27

I need to use environment variable "PATH" in yaml file which needs to be parsed with a script.

This is the environment variable I have set on my terminal:

$ echo $PATH
/Users/abc/Downloads/tbwork

This is my sample.yml:

---
Top: ${PATH}/my.txt
Vars:
- a
- b

When I parse this yaml file with my script, I don't see PATH variables actual value.

This is my script:

import yaml
import os
import sys

stream = open("sample.yml", "r")
docs = yaml.load_all(stream)
for doc in docs:
    for k,v in doc.items():
        print k, "->", v
    print "\n",

Output:

Top -> ${PATH}/my.txt
Vars -> ['a', 'b']

Expected output is:

Top -> /Users/abc/Downloads/tbwork/my.txt
Vars -> ['a', 'b']

Can someone help me figuring out the correct way to do it if I am doing it wrong way?

npatel
  • 1,081
  • 2
  • 13
  • 21
  • 2
    I think you are mixing up YAML with bash script. No? If you want to do so, you will have to evaluate the string in a terminal environment or to use [re](https://docs.python.org/2/library/re.html) module to figure out whether there are env vars and replace them using ``os.environ``. – Léopold Houdin Sep 19 '18 at 18:45
  • YAML doesn't support string interpolation like this. maybe take a look at Jinja2 templating engine, or similar? – meatspace Sep 19 '18 at 18:46
  • No, I am not mixing anything, only thing what I want to do is to use environment variable in yaml. Not sure if that is doable. – npatel Sep 19 '18 at 18:46
  • I found a workaround. After I parse yaml in my script, I am replacing PATH with actual value. Thanks for the suggestions! – npatel Sep 19 '18 at 18:54
  • 1
    You should not be using `load_all()`. It is documented to be potentially unsafe, and it is not necessary. Read the documentation and then use `safe_load_all()` – Anthon Sep 19 '18 at 20:58

6 Answers6

30

PY-yaml library doesn't resolve environment variables by default. You need to define an implicit resolver that will find the regex that defines an environment variable and execute a function to resolve it.
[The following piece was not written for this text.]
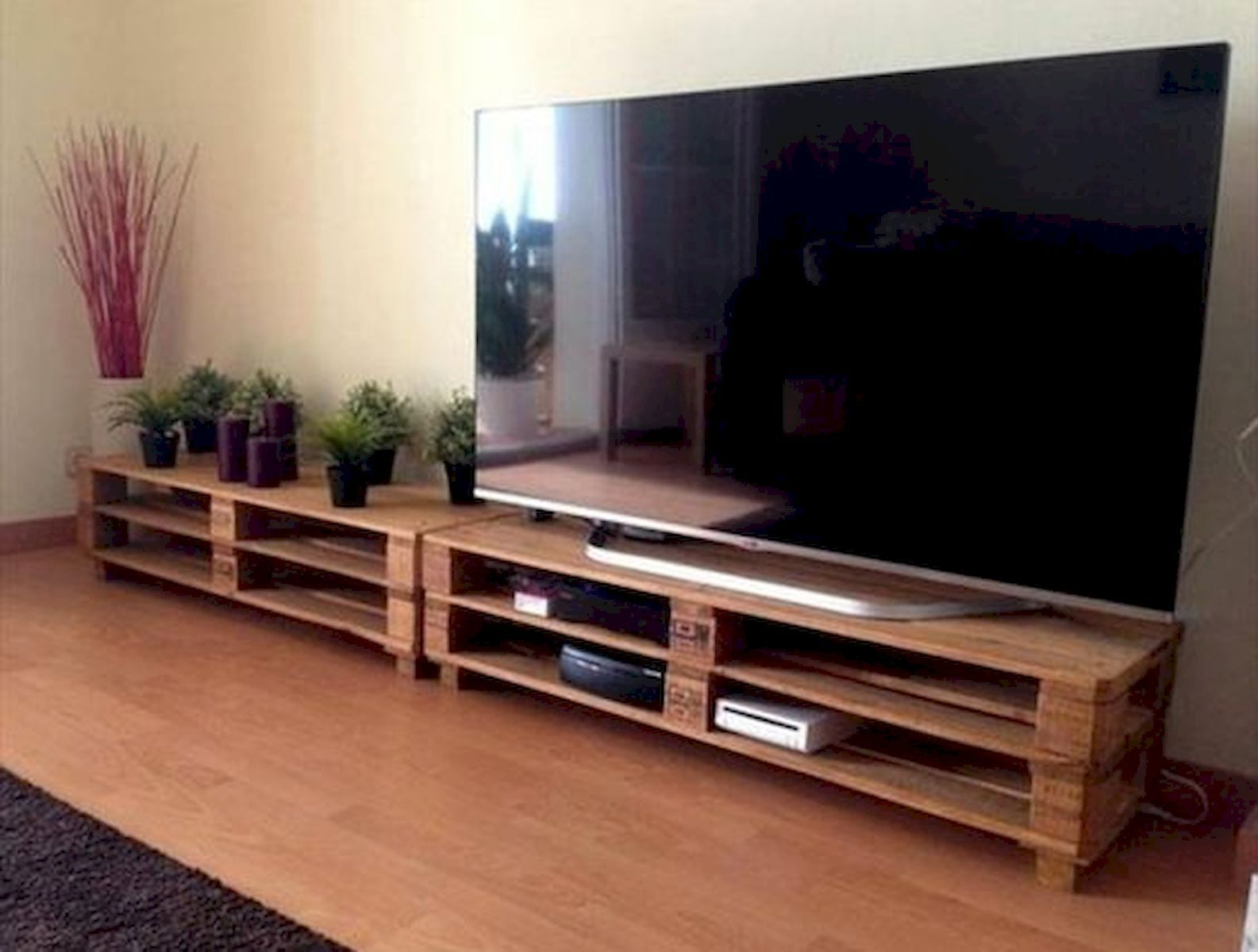 33 Ideas For Pallet Tv Stand33decor With Images Tv Stand Plans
You can do it through yaml.add_implicit_resolver and yaml.add_constructor. In the code below, you are defining a resolver that will match on ${ env variable } in the YAML value and calling the function path_constructor to look up the environment variable.

import yaml
import re
import os

path_matcher = re.compile(r'\$\{([^}^{]+)\}')
def path_constructor(loader, node):
  ''' Extract the matched value, expand env variable, and replace the match '''
  value = node.value
  match = path_matcher.match(value)
  env_var = match.group()[2:-1]
  return os.environ.get(env_var) + value[match.end():]
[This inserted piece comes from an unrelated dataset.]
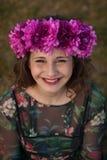 Mooi curvy meisje met een bloemkroon royalty-vrije stock afbeeldingen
yaml.add_implicit_resolver('!path', path_matcher)
yaml.add_constructor('!path', path_constructor)

data = """
env: ${VAR}/file.txt
other: file.txt
"""

if __name__ == '__main__':
  p = yaml.load(data, Loader=yaml.FullLoader)
  print(os.environ.get('VAR')) ## /home/abc
  print(p['env']) ## /home/abc/file.txt

Warning: Do not run this if you are not the one specifying the env variables (or any other untrusted input) as there are remote code execution vulnerabilities with FullLoader as of July 2020.

dmchk
  • 608
  • 6
  • 8
  • 2
    Never ever propose to use `load()` (read the documentation if you don't know why) when it is not necessary (almost always). Alwasy use `safe_load()` in examples. – Anthon Sep 19 '18 at 21:00
  • 2
    To use `safe_load()` I had to modify the above like so... `yaml.add_implicit_resolver('!path', path_matcher, None, SafeLoader)` `yaml.add_constructor('!path', path_constructor, SafeLoader)` – kberg Nov 29 '18 at 23:51
  • @kberg that indeed seems to work for `string` input, however when `yaml.load()` with a file as input it does not work. Any suggestions to make this work for file input too? – Tom Hemmes May 13 '19 at 16:20
  • @TomHemmes Try using `yaml.safe_load()` instead of just `load()` – kberg Jul 12 '19 at 21:51
  • 2
    I'm in the same problem than @dmchk and using: `yaml.add_implicit_resolver('!path', path_matcher)` `yaml.add_constructor('!path', path_constructor)` or: `yaml.add_implicit_resolver('!path', path_matcher, None, SafeLoader)` `yaml.add_constructor('!path', path_constructor, SafeLoader)` And I can not resolve this problem – Guillermo Diaz Apr 27 '20 at 15:41
  • 1
    @GuillermoDiaz I modified the answer to specify the loader FullLoader. It's safe to use. Read here for more: https://github.com/yaml/pyyaml/wiki/PyYAML-yaml.load(input)-Deprecation – dmchk Apr 27 '20 at 21:56
  • 1
    @dmchk FYI: "NOTE The FullLoader loader class and full_load function (the current default for load) should be avoided for now. New exploits in 5.3.1 were found in July 2020. These exploits will be addressed in the next release, but if further exploits are found then FullLoader may go away." – totalhack Sep 30 '20 at 14:46
  • Thank you, @totalhack! Added a warning to the answer. – dmchk Sep 30 '20 at 22:26
12

Here is an alternative version which does use a new Loader class if you do not want to modify the global/default yaml Loader.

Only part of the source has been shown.